**To be done**
• A. According to the review below, in what year was Grazyna Bacewicz's Sonata No. 3 for violin and piano written?
• B. Based on the review below, say whether each statement agrees with it: (i) Lili Boulanger's Nocturne was first written for flute and piano. (ii) Lili Boulanger gave Nocturne its title. (iii) Grazyna Bacewicz left Poland for good. Answer yes or no for each, quoting the words of the review that decide it.

Wednesday 15 September 2021

Sheer diversity: The Boulanger Legacy - music for violin and piano from the Boulanger sisters and three of Nadia's pupils, one Polish, one American, one Argentinian

The Boulanger Legacy - Lili Boulanger, Grazyna Bacewicz, Astor Piazzolla, Leonard Bernstein, Nadia Boulanger; Merel Vercammen, Dina Ivanova; TRPTK

The Boulanger Legacy
- Lili Boulanger, Grazyna Bacewicz, Astor Piazzolla, Leonard Bernstein, Nadia Boulanger; Merel Vercammen, Dina Ivanova; TRPTK

Reviewed by Robert Hugill on 10 September 2021 Star rating: 4.0 (★★★★)
An imaginative selection of music for violin and piano from sisters Nadia and Lili Boulanger alongside that of Nadia's pupils

Nadia Boulanger's pupils were so many and varied, from Aaron Copland to Jean Françaix, from Philip Glass to Daniel Barenboim, from Elliott Carter to Quincy Jones, from Bert Barcharach to John Eliot Gardiner, that each recital looking at their music will inevitably take a different route. 16 September is Nadia Boulanger's birthday, so it seems a good point to consider her legacy.

A disc released earlier this year, The Boulanger Legacy on the TRPTK label by Dutch violinist Merel Vercammen and Russian pianist Dina Ivanova places the music of Nadia Boulanger and her sister Lili Boulanger alongside that of three of Nadia Boulanger's pupils, Grazyna Bacewicz, Astor Piazzolla and Leonard Bernstein, providing three very different takes on what a Nadia Boulanger pupil might be.

We begin with Lili Boulanger's Nocturne and Cortege, the first originally written for flute and piano and the latter published as a companion piece. Nocturne has nothing to do with night (the title is the publisher's), it is a lovely sung melody with Spanish hints in the piano, with just enough to suggest a passionate night time serenade, whilst Cortege is a delightfully fleet piece. Both works show Lili Boulanger's debt to other French composers but also her imagination and her own voice.

Grazyna Bacewicz made a name for herself both as a composer and as a violinist. She studied in Paris in the 1930s, violin with Carl Flesch and composition from Nadia Boulanger. Bacewicz' output included a significant amount for her instrument, seven violin concertos, seven string quartets and five violin sonatas, along with four symphonies, most of which is still not as known as it should be. On this disc we hear her Sonata No. 3 for violin and piano from 1948.

The sonata is in four movements. The first gives us a chance to savour the stylish neo-classical element to Bacewicz' voice. There is complexity here, and we must bear in mind that Bacewicz stayed in her native Poland, adapting her style to suit political realities whilst never abandoning her own voice. Vercammen and Ivanova bring a lovely quicksilver quality to the music as moods flash by, whilst the slow movement is quiet and intense, with a subtly disturbing element to this night time. The scherzo is sharply characterised and brilliant, and we end with a slower movement where we get something of a romantic atmosphere but with intelligent spice in the harmonies. This isn't specifically French inspired music, but you can hear how the clarity and elegance in Bacewicz's writing comes about.

**Dataset rows**

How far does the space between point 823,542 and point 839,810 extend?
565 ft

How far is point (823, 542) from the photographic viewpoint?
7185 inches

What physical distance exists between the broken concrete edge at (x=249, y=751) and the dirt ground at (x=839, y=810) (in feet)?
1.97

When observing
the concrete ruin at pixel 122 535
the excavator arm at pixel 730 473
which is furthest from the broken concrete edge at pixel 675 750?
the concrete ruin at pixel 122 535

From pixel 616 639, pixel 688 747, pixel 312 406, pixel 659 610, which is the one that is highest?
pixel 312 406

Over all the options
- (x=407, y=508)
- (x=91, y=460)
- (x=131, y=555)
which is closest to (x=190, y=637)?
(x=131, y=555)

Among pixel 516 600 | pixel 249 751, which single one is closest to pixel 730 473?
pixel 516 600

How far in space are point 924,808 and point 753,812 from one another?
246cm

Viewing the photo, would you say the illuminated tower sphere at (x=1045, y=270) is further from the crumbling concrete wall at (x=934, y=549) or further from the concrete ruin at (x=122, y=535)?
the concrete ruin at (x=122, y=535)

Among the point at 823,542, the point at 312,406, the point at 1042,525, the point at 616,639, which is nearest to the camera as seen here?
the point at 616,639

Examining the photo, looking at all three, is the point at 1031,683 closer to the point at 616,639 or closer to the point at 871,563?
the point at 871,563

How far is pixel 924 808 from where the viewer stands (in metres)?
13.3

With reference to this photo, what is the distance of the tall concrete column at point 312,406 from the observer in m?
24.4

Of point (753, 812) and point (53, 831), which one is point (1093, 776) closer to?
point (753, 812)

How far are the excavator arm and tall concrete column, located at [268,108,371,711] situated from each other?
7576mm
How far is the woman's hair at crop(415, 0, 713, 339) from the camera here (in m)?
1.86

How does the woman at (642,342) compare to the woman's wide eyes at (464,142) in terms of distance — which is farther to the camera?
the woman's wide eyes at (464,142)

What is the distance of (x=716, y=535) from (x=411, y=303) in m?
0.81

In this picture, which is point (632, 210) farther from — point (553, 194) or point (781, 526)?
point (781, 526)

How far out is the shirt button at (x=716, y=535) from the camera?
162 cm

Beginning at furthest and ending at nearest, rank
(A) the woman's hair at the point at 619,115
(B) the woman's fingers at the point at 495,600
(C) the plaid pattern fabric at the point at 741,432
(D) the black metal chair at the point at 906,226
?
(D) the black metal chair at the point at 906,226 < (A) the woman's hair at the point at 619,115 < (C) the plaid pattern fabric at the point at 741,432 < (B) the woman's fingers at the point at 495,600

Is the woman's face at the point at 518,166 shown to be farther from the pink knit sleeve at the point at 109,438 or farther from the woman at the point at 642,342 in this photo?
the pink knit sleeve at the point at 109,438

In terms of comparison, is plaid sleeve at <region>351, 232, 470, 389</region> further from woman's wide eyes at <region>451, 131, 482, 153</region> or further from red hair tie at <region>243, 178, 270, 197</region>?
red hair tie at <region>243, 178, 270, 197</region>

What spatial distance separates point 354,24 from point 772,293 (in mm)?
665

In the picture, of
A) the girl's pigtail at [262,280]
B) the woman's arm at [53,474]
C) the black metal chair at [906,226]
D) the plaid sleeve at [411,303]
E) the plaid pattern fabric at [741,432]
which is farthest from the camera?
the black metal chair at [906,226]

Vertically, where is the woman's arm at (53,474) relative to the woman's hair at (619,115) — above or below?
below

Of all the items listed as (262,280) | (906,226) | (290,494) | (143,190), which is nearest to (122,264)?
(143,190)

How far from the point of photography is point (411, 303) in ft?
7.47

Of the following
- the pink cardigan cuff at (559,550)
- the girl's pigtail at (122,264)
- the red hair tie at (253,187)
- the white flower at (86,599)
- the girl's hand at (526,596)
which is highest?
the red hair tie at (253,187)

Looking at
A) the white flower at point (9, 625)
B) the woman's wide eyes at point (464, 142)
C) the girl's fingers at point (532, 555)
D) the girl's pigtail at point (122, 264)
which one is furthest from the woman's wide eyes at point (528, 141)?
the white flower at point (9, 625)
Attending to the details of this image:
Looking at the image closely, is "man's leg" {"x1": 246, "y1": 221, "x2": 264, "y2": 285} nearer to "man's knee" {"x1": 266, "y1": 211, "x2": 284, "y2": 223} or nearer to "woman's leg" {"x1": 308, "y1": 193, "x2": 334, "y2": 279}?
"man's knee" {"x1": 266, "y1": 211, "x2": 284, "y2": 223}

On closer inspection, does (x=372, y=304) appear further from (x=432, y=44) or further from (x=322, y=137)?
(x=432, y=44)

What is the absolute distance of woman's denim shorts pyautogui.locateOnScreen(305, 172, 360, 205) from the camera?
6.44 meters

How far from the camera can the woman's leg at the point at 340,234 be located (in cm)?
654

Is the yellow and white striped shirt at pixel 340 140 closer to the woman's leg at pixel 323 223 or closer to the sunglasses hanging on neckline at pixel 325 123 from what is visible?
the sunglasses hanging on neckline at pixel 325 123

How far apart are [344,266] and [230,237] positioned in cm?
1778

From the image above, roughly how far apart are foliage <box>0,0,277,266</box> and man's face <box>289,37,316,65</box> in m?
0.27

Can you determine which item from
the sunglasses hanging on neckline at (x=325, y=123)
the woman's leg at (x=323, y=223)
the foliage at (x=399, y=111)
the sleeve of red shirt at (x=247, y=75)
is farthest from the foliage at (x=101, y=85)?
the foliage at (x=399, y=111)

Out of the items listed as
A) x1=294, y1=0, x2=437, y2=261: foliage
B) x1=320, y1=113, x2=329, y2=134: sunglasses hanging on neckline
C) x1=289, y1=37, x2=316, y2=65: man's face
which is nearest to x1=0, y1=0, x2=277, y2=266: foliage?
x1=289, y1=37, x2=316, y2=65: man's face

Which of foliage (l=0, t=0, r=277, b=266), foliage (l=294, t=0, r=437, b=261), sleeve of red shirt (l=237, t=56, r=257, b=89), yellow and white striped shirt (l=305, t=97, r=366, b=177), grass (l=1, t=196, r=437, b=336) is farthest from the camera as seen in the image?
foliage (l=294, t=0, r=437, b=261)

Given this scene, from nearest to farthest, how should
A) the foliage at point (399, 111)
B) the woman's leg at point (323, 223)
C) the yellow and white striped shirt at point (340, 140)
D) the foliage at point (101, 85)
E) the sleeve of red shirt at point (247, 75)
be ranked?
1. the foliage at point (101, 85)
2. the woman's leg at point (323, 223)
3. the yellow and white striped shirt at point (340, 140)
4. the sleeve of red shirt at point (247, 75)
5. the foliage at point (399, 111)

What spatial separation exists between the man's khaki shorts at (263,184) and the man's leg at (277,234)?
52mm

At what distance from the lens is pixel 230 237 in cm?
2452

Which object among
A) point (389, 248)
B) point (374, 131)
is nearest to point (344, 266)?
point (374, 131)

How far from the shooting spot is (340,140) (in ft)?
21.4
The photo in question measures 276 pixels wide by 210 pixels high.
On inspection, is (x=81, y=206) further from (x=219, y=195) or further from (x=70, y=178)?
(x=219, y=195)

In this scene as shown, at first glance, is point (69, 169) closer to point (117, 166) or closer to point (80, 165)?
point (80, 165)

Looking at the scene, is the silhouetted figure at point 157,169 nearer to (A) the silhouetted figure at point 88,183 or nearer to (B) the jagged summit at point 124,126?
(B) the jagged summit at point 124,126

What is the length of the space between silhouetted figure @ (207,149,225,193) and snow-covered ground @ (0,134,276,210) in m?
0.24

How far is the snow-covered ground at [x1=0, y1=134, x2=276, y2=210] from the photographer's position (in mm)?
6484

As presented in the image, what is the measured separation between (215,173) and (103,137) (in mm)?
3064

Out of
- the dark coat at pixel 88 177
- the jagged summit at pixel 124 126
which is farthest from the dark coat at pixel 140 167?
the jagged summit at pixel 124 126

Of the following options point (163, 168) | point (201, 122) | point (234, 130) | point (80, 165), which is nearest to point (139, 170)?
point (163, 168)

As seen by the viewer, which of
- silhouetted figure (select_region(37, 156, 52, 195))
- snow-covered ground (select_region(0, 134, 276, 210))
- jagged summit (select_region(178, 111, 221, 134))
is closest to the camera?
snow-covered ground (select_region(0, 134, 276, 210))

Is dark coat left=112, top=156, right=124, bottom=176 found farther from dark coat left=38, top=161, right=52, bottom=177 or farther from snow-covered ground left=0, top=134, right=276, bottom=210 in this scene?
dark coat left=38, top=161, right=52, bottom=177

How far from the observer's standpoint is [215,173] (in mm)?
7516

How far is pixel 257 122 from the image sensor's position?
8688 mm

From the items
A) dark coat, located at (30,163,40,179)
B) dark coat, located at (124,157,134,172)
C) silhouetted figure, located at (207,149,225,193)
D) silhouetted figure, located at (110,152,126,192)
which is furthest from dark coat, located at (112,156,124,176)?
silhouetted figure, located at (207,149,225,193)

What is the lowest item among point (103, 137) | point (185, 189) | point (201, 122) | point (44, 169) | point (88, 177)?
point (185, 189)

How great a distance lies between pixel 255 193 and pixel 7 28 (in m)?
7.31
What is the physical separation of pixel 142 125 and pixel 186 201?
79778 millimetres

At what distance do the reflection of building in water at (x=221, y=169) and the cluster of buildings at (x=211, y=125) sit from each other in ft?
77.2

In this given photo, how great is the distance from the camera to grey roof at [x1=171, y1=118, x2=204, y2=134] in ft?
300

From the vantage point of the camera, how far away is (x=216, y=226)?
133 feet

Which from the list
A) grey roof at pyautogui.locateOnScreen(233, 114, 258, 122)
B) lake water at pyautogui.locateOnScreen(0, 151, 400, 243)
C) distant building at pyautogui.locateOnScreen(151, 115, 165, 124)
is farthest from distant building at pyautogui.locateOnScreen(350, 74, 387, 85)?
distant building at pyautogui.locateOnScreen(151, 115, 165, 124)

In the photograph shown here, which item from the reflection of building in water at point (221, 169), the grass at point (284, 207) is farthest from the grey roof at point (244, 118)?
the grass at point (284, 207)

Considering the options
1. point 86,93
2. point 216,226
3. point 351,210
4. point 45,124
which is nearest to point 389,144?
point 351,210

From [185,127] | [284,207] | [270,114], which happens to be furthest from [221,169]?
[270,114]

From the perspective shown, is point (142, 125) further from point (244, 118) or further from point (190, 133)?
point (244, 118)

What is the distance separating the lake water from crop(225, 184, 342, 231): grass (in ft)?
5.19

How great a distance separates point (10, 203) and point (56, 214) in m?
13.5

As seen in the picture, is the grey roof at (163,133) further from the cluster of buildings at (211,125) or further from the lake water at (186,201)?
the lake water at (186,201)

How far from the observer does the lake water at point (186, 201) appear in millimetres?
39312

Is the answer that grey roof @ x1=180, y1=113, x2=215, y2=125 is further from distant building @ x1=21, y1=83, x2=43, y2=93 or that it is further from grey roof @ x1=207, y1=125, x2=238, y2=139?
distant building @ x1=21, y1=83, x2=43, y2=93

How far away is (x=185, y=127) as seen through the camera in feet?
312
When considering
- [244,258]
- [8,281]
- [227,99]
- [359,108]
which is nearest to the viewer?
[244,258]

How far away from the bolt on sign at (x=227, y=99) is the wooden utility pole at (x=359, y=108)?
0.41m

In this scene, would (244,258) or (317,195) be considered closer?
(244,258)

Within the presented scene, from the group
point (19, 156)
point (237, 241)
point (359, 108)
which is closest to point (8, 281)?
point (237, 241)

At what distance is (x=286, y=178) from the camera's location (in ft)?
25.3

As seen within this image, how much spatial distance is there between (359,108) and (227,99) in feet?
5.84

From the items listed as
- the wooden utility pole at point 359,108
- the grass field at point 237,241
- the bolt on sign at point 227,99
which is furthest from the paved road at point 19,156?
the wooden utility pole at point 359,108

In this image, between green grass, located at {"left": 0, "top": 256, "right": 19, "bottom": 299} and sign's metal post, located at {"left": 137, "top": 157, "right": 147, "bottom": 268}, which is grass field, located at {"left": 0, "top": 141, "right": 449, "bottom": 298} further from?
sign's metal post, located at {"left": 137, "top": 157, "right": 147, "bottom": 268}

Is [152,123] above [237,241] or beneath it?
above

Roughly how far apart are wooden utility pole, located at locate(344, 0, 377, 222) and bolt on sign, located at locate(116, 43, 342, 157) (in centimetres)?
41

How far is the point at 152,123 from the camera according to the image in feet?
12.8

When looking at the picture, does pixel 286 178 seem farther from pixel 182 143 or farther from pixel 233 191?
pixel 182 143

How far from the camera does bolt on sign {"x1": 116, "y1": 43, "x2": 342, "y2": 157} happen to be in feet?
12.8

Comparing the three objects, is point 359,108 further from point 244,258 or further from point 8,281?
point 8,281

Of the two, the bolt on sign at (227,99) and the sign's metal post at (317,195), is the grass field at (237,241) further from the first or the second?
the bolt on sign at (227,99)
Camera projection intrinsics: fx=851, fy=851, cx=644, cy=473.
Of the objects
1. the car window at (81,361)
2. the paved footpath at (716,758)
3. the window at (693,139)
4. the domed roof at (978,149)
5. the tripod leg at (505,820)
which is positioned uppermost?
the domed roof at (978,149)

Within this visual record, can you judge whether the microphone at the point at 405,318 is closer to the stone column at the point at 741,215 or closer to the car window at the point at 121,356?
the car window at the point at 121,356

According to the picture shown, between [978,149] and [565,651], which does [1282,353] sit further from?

**Answers below**
• A. 1948

• B.
(i) Yes: "the first originally written for flute and piano"
(ii) No: "the title is the publisher's"
(iii) No: "Bacewicz stayed in her native Poland"